In the pre-dawn hours of Monday, March 19, on Florida State University’s expansive Landis Green, small groups of students will gather to complete a particularly demanding project for their studio design class. By sunrise, more than a dozen full-scale arches of every description will span the sidewalks that crisscross the busy heart of the campus. By sunset March 20, the arches will be gone.
But for 36 remarkable hours, each graceful arch—uniquely conceived and constructed to reflect a specific architectural period or noted designer—will surprise, engage and envelope the daily throngs on Landis Green who pass by or through them. It promises to be a cutting-edge display of artful design—and the public interacting with that design—in open spaces. In fact, the FSU installation may be reminiscent of the saffron-colored fabric “Gates” erected by famed artist Christo in New York City’s Central Park.
In this case, however, the intrepid artists are none other than creative teams of three to five first-year students from FSU’s “Design Fundamentals II” class in the university’s innovative interior design department. These undergraduates aren’t seeking fame and fortune—yet—but rather, an improved chance for admission as upperclassmen to FSU’s selective Interior Design Program.
“The Arches Project is playfully serious work by first-year undergraduate students intent on earning admittance to our first-rate Interior Design Program,” said Sally McRorie, dean of the FSU College of Visual Arts, Theatre and Dance.
“Interior design at Florida State is an exceptionally strong and highly competitive degree,” she continued. “Certainly not a program in ‘decorating,’ an FSU interior design degree entails mastery of codes, regulations and building systems as well as aesthetics.”

• Extracted records

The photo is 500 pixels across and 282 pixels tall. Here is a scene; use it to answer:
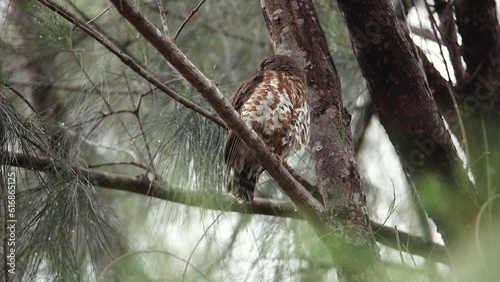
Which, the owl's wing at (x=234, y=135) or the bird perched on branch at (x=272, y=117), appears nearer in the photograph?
the owl's wing at (x=234, y=135)

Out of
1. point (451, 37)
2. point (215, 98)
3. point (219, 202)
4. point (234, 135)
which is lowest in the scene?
point (215, 98)

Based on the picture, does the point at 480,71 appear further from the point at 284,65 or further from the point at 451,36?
the point at 284,65

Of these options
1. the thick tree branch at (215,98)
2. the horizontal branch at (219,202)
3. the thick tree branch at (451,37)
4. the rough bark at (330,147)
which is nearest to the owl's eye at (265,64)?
the rough bark at (330,147)

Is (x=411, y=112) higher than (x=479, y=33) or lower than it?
lower

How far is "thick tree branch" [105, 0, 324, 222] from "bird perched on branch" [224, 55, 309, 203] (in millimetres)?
608

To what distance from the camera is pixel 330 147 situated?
2797 mm

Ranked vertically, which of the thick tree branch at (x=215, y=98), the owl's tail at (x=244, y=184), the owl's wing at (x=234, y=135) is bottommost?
the thick tree branch at (x=215, y=98)

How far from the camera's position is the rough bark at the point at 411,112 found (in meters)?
2.89

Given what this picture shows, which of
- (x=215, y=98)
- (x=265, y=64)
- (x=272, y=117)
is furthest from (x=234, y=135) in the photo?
(x=215, y=98)

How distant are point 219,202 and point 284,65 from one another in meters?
0.61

• Work task 1
Reproduce word for word everything in the Arches Project article from "In this case, however, the" down to "Theatre and Dance.".
• Work task 2
According to the Arches Project article, how many first-year students make up each creative team?
• Work task 3
Continue the Arches Project article after its last sentence.
The items are drawn from a separate source unrelated to the Arches Project article.

• Exercise answer 1
In this case, however, the intrepid artists are none other than creative teams of three to five first-year students from FSU’s “Design Fundamentals II” class in the university’s innovative interior design department. These undergraduates aren’t seeking fame and fortune—yet—but rather, an improved chance for admission as upperclassmen to FSU’s selective Interior Design Program.
“The Arches Project is playfully serious work by first-year undergraduate students intent on earning admittance to our first-rate Interior Design Program,” said Sally McRorie, dean of the FSU College of Visual Arts, Theatre and Dance.

• Exercise answer 2
Three to five.

• Exercise answer 3
McRorie points to the enormous role of design of all kinds in contemporary life. “Nearly every product, environment and communication involves the work of a designer,” she said. “What more visceral way to make that work apparent to all than through this project, which serves to make one’s interaction with imaginatively designed outdoor structures so physically apparent?”
The arch is a particularly tough assignment for young designers: Each structure must encompass well-researched, accurately depicted historical styles; deep canopies tall enough to walk beneath; and materials resilient enough to withstand a spring shower. Though temporary, the arches must be sturdy—yet light enough for students to transport, assemble and dismantle by themselves, and in the wee hours, no less.
As the chair of the interior design department, co-creator of the Arches Project, and an FSU professor who has taught across the learning spectrum from first year to graduate level, Eric Wiedegreen declares his heart lies with beginning students.
“There is an excitement and energy from students learning the principles of design and the design process that is catching,” he said. “This project is ideal in that it weaves a multitude of learning experiences from basic research to real-world construction requirements.”
It also offers a rare opportunity for lower level interior design students to observe people interacting with their designs, Wiedegreen added—interactions almost forced in this case because the arches will span the bustling sidewalks across the entire Landis Green area.
“For an experience akin to Central Park’s ‘The Gates’ but right here in Tallahassee, a trip to FSU’s Landis Green on March 19 and 20 may be just the ticket,” he said.
The past year has been an especially prolific one for the renowned visual arts programs at FSU. Among numerous top national honors garnered, faculty artists Lilian Garcia-Roig and Mark Messersmith each won the prestigious Joan Mitchell Award for their lush landscapes; art education Professor Tom Anderson was named the nation’s higher education “Art Educator of the Year”; and a “green” women’s clinic design by undergraduate interior design student Bridget Dunn beat out entries from across the United States and Europe for the top prize in the 2006 Student Sustainable Design Competition.